The performance requirements of any roof membrane are exacting. The process of assuming recycled content is more complex than specifying and installing a new roof. Design teams must consider the performance history of the new roofing system, and any constraints imposed by the existing building.
Litigation around roof systems is not uncommon. From aging products, limited warranties to faulty installation, many experts prefer a full-tear-off roof assembly to protect against lawsuits. Installing a new roof makes it easy to control materials and installation from the roof-deck up, but a lot of valuable resources may be discarded with this approach.

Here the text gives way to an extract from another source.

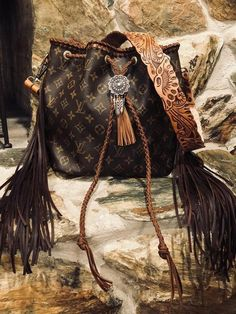 Authentic Louis vuitton petit noe boho bag – Purses And Handbags Boho Louis Vuitton Petit Noe, Louis Vuitton Neverfull Mm, Louis Vuitton Monogram, Louis Vuitton Handbags, Purses And Handbags, Fashion Handbags, Tote Handbags, Western Purses, Fringe Purse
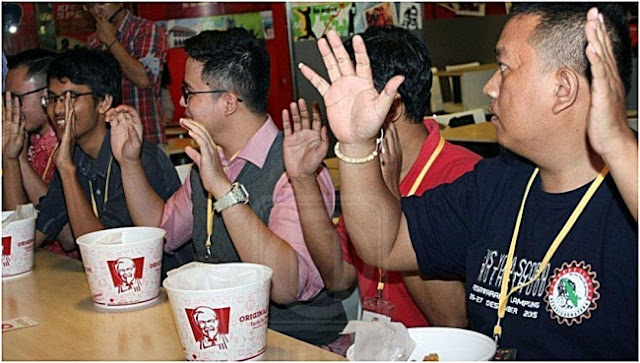 Maut Tercekik Ayam KFC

The Jones Payne Group believes extending the life of existing materials is perhaps the most sustainable feature of any roof replacement project. We evaluate each existing roofing system to see if components can be re-used. Our team’s approach involves stripping the roof membrane (top layer of the roof assembly) to expose the underlying coverboard, and then designing a new roof system utilizing the existing coverboard and roof insulation.
Most roofing systems include a coverboard under the roofing cap sheet. The coverboard is provided to protect the underlying insulation from impacts and to provide a smooth surface for the roof membrane application. The use of a coverboard is common for both single-ply and built-up roofing systems. Removing the cap sheet in adhered roofing assemblies splits the coverboard in half, creating an ideal substrate to use for a new roof assembly. Our methodology provides decisive advantages. The exposed coverboard reveals moisture issues so that any wet insulation can be removed. The remaining underlying insulation, vapor barrier and other roof assembly components are not disturbed.
While the coverboard is installed to protect insulation, it is not typically considered to be part of the roof insulation. This is significant because many jurisdictions require energy code compliance only if the insulation layer is exposed. Consequently, Jones Payne provides clients with two viable treatment options that can improve a roof’s overall thermal performance, while maximizing budgets.
The Jones Payne “re-use” approach provides innovative results and cost efficiencies that yield measurable value. While our method is ideal for metal or wood roof decks, since the uplift requirements can be achieved through mechanical fasteners, our team also treats other deck surfaces. We recently completed a hybrid roof over a concrete deck utilizing RMA (Reinforced Mechanically Attached) wood curbs, which were used to support a “RhinoBond” roof fastening system. This technique saved our client $200,000 over a typical full-tear-off roof assembly system.
Utilizing a sustainable design philosophy also reduces negative impacts on the environment. According to the U.S. Environmental Protection Agency, materials and roofing waste accounts for over 40 million tons, or 5 percent of all solid waste generated annually. Re-use of roofing materials, like insulation, offers a unique opportunity to significantly reduce landfill waste. And from our experience, it is also the best way to make the most use of available funding.